Retiring Access Services Manager Sue Shipman Recalls Circulation Services Before Library Technology

Most patrons of WSU Libraries won’t remember a time when circulation services weren’t online, but Sue Shipman does.

“I think I’m the last circulation person left who remembers when there were no e-books or e-journals and everything was in paper,” said Shipman, Holland and Terrell Libraries’ Access Services manager. “We checked out piles of books to people all hour, every hour. Lines for the copy center were often a dozen people or more long. The copy machines took coins, and the use was so great that we had to empty the coin boxes regularly.”

Shipman retires on May 5 after 38 years of service to WSU Libraries. In that time, Shipman has been “a tireless advocate for the libraries and all their constituents,” according to Associate Dean Beth Blakesley.

“Sue has led Access Services through many technological changes and special projects with grace under pressure,” Blakesley said. “She has consistently worked to make things easier and better for everyone, and she always has a groaner of a joke at the ready. We will greatly miss her expertise and positive spirit and wish her all the best in her next chapter.”

Sue Shipman

Shipman started as a student worker in 1982 in Holland Circulation. She accepted a staff job in the same unit in 1985. In 1986, she transferred to the Veterinary Medical/Pharmacy Library. Shipman became the supervisor of the Owen Collection Development Unit in 1989.

In 1991, she took a voluntary demotion to a half-time position in the George W. Fischer Agricultural Sciences Library to care for her infant son. In 2001, Shipman transferred to another half-time position in the Health Sciences Library (now the Animal Health Library). The following year, she returned to full-time employment as supervisor at the George B. Brain Education Library. She came to Holland and Terrell Libraries’ Access Services as a staff supervisor in 2009 and was promoted to Access Services manager in 2013.
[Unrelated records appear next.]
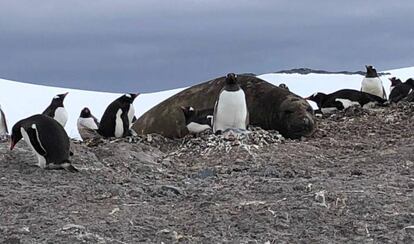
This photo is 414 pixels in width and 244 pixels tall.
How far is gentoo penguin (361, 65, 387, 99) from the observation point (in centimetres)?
1559

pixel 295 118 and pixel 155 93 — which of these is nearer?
pixel 295 118

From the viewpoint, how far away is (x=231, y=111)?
9344 millimetres

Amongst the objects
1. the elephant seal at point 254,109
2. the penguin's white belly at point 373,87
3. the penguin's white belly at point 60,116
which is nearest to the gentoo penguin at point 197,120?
the elephant seal at point 254,109

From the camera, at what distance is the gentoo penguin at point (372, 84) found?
15.6 metres

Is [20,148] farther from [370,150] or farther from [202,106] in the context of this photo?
[202,106]

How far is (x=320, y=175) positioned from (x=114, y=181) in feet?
5.62

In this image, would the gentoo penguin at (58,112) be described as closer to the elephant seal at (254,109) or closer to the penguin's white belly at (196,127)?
the elephant seal at (254,109)

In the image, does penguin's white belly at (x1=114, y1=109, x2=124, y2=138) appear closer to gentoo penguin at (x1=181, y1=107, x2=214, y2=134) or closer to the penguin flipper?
gentoo penguin at (x1=181, y1=107, x2=214, y2=134)

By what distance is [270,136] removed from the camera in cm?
893

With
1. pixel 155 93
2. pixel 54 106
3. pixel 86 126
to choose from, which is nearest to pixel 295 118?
pixel 86 126

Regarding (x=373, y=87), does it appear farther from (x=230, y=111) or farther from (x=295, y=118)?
(x=230, y=111)

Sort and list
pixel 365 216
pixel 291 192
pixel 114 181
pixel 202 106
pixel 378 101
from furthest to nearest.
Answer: pixel 378 101
pixel 202 106
pixel 114 181
pixel 291 192
pixel 365 216

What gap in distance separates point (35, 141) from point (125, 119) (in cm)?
387

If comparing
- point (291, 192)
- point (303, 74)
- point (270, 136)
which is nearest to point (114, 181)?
point (291, 192)
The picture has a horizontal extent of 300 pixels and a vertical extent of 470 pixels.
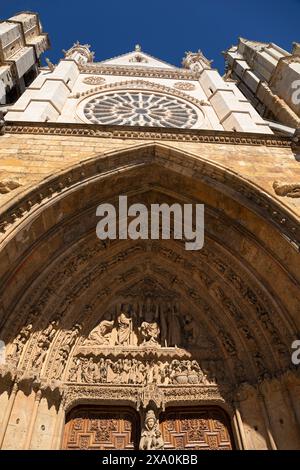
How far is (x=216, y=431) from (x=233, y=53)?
17165 millimetres

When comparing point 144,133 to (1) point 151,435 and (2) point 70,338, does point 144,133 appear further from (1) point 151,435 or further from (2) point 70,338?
(1) point 151,435

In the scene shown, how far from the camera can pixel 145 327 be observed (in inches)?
201

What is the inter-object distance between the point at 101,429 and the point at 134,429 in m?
0.41

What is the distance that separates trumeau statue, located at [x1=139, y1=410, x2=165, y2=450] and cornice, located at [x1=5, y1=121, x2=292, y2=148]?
4293 millimetres

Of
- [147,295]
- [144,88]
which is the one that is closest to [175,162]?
[147,295]

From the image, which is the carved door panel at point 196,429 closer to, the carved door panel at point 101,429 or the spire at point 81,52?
the carved door panel at point 101,429

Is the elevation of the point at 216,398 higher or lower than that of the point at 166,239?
lower

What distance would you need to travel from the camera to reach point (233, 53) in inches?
656

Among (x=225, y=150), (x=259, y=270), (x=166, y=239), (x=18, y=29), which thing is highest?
(x=18, y=29)

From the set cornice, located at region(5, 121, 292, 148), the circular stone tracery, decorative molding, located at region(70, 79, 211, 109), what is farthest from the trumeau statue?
decorative molding, located at region(70, 79, 211, 109)

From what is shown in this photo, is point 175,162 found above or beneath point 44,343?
above

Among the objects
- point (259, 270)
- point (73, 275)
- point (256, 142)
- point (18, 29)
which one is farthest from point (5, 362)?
point (18, 29)

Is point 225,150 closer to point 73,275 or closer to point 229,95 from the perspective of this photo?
point 73,275

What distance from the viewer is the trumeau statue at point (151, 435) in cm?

The advent of personal computers in the early 1980s didn’t make library services more efficient right away, according to Shipman.

“We did check out regular books on a computer in 1982, but the system was down for hours each day, and much of the material wasn’t in the system yet,” she said. “It made for a lot of handwriting and queues at the desk. To renew material, we didn’t just click a ‘renew all’ button. The list of checkouts was printed on a dot-matrix printer, and each barcode was typed in manually and then checked off the list. If someone had a hundred or more books checked out, it could take a very long time to renew.”

Shipman recalls the first time she used a word processor on a giant, stand-alone machine. The word processor was quickly made obsolete by Microsoft Word. Still, the libraries dealt with masses of paper and paperwork.

“I was in a meeting with the libraries’ assistant director, and she was lamenting the complaints about all the paper. I said, ‘You should give everyone an email address and make them use it.’ She did,” Shipman said.

Similarly, CD-ROM drives made finding citations and doing research easier for patrons who previously referred to paper indices.

“Librarians used to have rooms where they took patrons in, and they did computer searches for citations for a fee,” she said. “It was quite a process. Patrons were very happy when they could do it themselves using a CD-ROM for free. Then came the internet.”

Shipman’s favorite part of working at the WSU Libraries is the people she worked with and for, among them brilliant scholars/educators, world-changing scientists, dedicated professionals, and the devoted and knowledgeable library staff and faculty, she said.

“It has also been a joy to work with all the student employees over the years,” Shipman added. “You don’t forget most of them, and it is a pleasure to have social media now to stay connected with them and see their lives change with jobs, marriages, and babies.”